_Set task:_
Can you render the lines of the listing, from the one containing "Comparing the point" through the final line of the listing inclusive, as a Markdown table with the columns Row and Entry, skipping blank lines?

Excerpt from a dataset
* start *
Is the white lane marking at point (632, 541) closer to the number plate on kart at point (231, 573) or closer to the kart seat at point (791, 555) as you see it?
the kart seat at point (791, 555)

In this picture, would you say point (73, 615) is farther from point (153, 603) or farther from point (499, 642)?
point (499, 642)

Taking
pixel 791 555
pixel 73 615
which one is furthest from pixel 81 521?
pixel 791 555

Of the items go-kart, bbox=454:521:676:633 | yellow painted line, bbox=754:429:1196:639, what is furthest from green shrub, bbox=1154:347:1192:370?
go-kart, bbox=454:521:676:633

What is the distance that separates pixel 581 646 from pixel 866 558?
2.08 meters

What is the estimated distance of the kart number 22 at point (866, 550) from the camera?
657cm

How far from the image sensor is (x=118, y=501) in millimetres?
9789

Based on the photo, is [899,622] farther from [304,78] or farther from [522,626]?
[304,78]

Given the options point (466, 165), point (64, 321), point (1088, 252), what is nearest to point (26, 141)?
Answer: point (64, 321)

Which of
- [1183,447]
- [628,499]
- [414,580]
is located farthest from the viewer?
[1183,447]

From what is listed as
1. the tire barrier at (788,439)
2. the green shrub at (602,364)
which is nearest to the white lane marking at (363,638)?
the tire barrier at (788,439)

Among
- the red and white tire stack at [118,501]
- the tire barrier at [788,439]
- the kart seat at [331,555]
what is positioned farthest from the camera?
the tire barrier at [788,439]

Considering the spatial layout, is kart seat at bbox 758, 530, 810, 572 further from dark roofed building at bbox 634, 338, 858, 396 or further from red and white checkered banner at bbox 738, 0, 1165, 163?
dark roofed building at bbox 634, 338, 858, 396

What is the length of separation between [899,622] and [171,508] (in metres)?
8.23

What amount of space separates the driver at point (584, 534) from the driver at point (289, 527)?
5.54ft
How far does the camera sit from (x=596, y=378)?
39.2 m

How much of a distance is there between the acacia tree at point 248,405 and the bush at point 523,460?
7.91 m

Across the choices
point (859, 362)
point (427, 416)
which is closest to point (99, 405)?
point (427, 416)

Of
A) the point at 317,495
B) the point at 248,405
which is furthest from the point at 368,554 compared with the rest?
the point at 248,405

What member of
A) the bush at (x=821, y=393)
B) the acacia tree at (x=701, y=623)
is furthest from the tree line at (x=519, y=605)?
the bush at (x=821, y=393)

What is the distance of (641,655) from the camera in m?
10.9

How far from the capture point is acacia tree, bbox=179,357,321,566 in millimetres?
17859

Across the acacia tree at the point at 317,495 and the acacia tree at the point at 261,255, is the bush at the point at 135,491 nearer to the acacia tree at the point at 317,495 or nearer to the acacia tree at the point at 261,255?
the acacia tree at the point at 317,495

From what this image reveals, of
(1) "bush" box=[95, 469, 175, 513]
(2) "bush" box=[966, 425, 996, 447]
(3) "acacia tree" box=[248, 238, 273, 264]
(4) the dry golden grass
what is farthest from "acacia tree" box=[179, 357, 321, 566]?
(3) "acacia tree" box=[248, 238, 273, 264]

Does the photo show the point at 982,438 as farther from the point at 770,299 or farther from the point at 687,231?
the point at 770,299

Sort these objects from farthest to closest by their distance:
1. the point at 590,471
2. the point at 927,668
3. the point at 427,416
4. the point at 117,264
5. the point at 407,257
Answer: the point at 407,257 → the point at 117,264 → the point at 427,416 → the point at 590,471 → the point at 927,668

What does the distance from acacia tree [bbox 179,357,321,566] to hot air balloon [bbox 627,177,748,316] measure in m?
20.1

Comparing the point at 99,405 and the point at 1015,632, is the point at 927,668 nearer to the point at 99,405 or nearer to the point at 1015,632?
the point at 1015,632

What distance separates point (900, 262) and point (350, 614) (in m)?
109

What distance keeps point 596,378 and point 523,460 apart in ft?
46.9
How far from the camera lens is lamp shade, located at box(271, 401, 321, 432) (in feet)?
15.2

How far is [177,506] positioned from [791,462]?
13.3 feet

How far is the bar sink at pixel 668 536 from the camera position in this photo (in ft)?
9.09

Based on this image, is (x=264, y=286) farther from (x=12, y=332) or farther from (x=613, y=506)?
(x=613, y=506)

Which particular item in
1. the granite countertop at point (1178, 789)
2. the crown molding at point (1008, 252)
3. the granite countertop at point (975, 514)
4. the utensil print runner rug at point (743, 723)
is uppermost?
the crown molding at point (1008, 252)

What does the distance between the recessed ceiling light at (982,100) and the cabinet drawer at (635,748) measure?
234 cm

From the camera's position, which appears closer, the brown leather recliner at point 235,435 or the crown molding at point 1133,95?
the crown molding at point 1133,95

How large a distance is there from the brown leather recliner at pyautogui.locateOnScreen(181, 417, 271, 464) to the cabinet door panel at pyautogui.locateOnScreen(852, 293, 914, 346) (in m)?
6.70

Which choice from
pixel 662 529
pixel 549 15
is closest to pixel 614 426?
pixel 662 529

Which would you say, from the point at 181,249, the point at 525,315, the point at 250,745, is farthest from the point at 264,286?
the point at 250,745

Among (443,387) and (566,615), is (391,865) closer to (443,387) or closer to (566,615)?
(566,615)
* end *
_Expected answer:_
| Row | Entry |
|---|---|
| 1 | Comparing the point at 99,405 and the point at 1015,632, is the point at 927,668 nearer to the point at 99,405 or nearer to the point at 1015,632? |
| 2 | the point at 1015,632 |
| 3 | What distance separates point (900, 262) and point (350, 614) (in m)? |
| 4 | 109 |
| 5 | What distance keeps point 596,378 and point 523,460 apart in ft? |
| 6 | 46.9 |
| 7 | How far from the camera lens is lamp shade, located at box(271, 401, 321, 432) (in feet)? |
| 8 | 15.2 |
| 9 | How far is [177,506] positioned from [791,462]? |
| 10 | 13.3 feet |
| 11 | How far is the bar sink at pixel 668 536 from the camera position in this photo (in ft)? |
| 12 | 9.09 |
| 13 | Based on this image, is (x=264, y=286) farther from (x=12, y=332) or farther from (x=613, y=506)? |
| 14 | (x=613, y=506) |
| 15 | Which particular item in |
| 16 | 1. the granite countertop at point (1178, 789) |
| 17 | 2. the crown molding at point (1008, 252) |
| 18 | 3. the granite countertop at point (975, 514) |
| 19 | 4. the utensil print runner rug at point (743, 723) |
| 20 | is uppermost? |
| 21 | the crown molding at point (1008, 252) |
| 22 | What does the distance between the recessed ceiling light at (982,100) and the cabinet drawer at (635,748) measure? |
| 23 | 234 cm |
| 24 | From the camera's position, which appears closer, the brown leather recliner at point 235,435 or the crown molding at point 1133,95? |
| 25 | the crown molding at point 1133,95 |
| 26 | How large a distance is there from the brown leather recliner at pyautogui.locateOnScreen(181, 417, 271, 464) to the cabinet door panel at pyautogui.locateOnScreen(852, 293, 914, 346) (in m)? |
| 27 | 6.70 |
| 28 | Which choice from |
| 29 | pixel 662 529 |
| 30 | pixel 549 15 |
| 31 | is closest to pixel 614 426? |
| 32 | pixel 662 529 |
| 33 | Which would you say, from the point at 181,249, the point at 525,315, the point at 250,745, is farthest from the point at 264,286? |
| 34 | the point at 250,745 |
| 35 | Among (443,387) and (566,615), is (391,865) closer to (443,387) or closer to (566,615)? |
| 36 | (566,615) |